### TASK DETAILS
Transcribe the listing exactly, skipping every picture.

### PROVIDED DATA

________________________________________

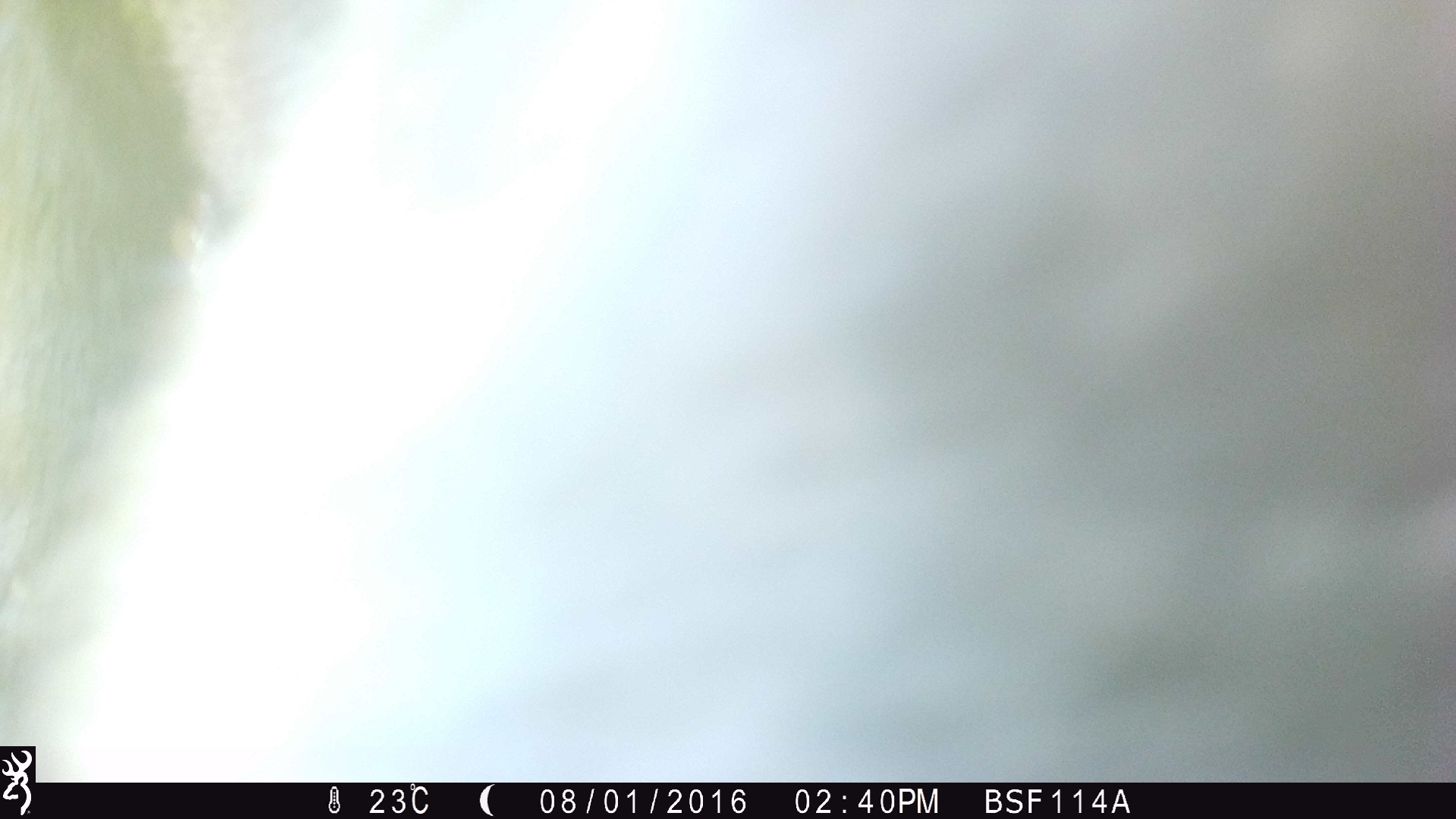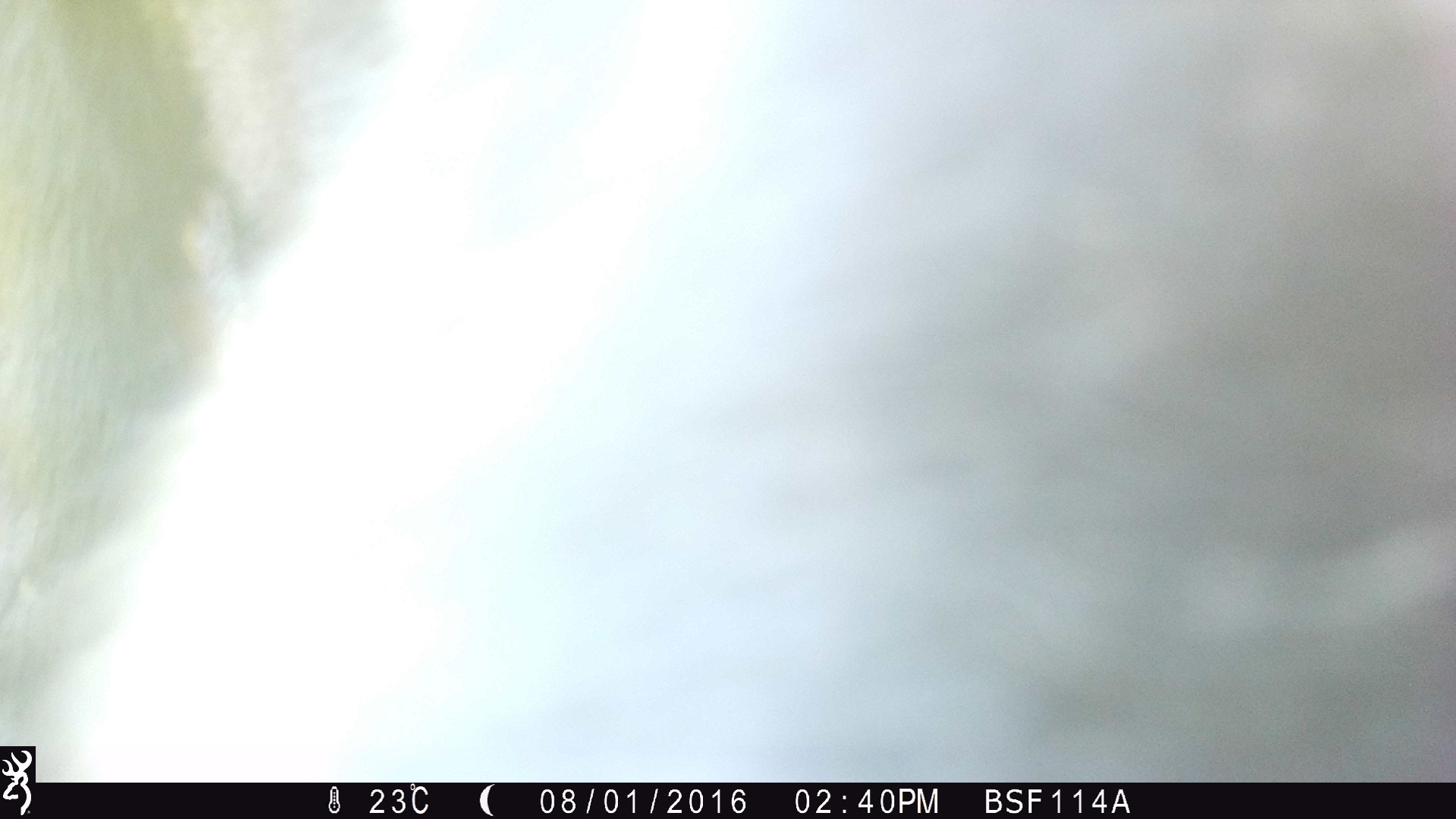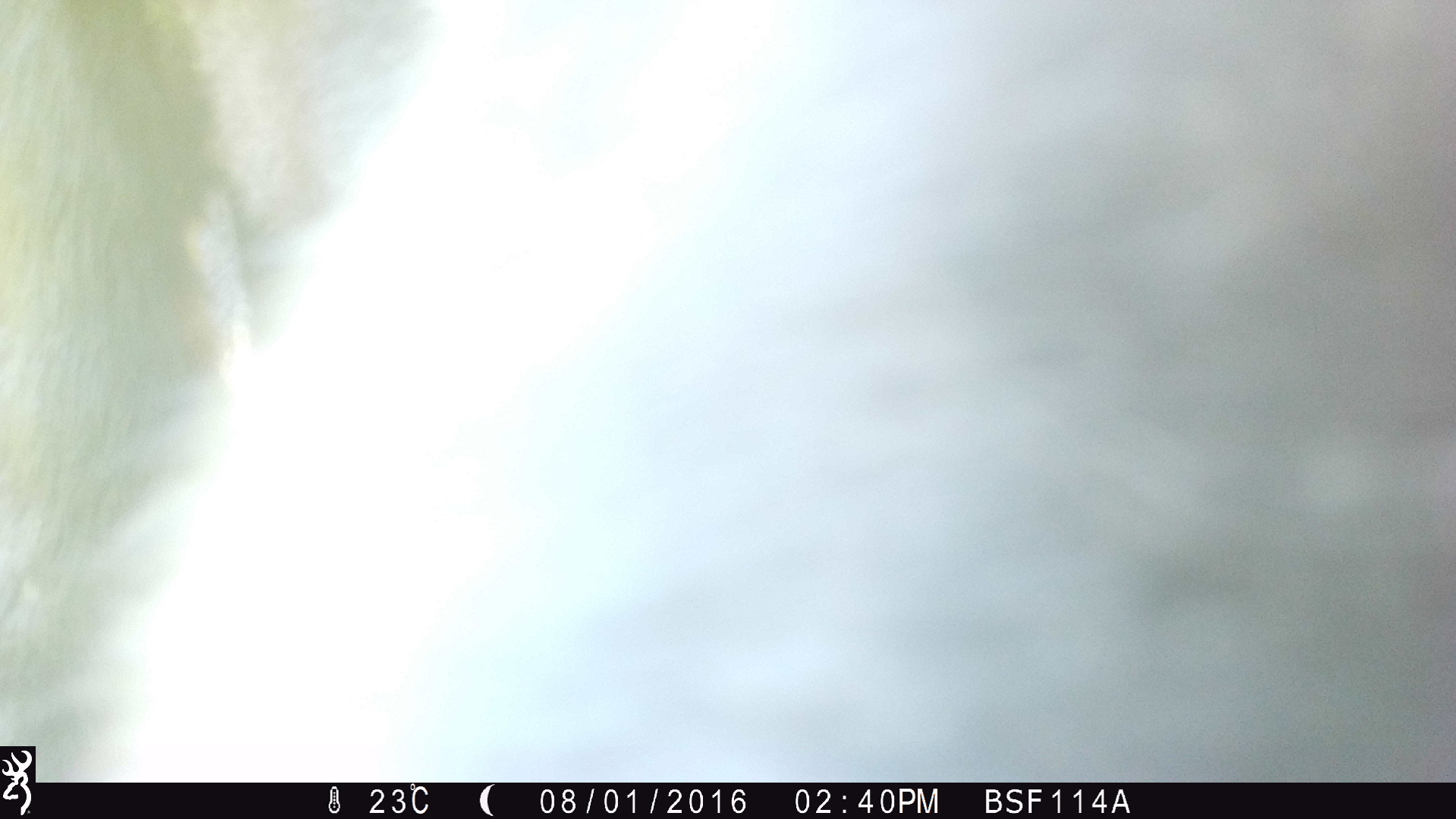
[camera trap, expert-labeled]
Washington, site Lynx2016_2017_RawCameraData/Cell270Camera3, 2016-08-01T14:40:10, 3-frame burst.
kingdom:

________________________________________

### EXPECTED ANSWER
[camera trap, expert-labeled]
Washington, site Lynx2016_2017_RawCameraData/Cell270Camera3, 2016-08-01T14:40:10, 3-frame burst.
kingdom:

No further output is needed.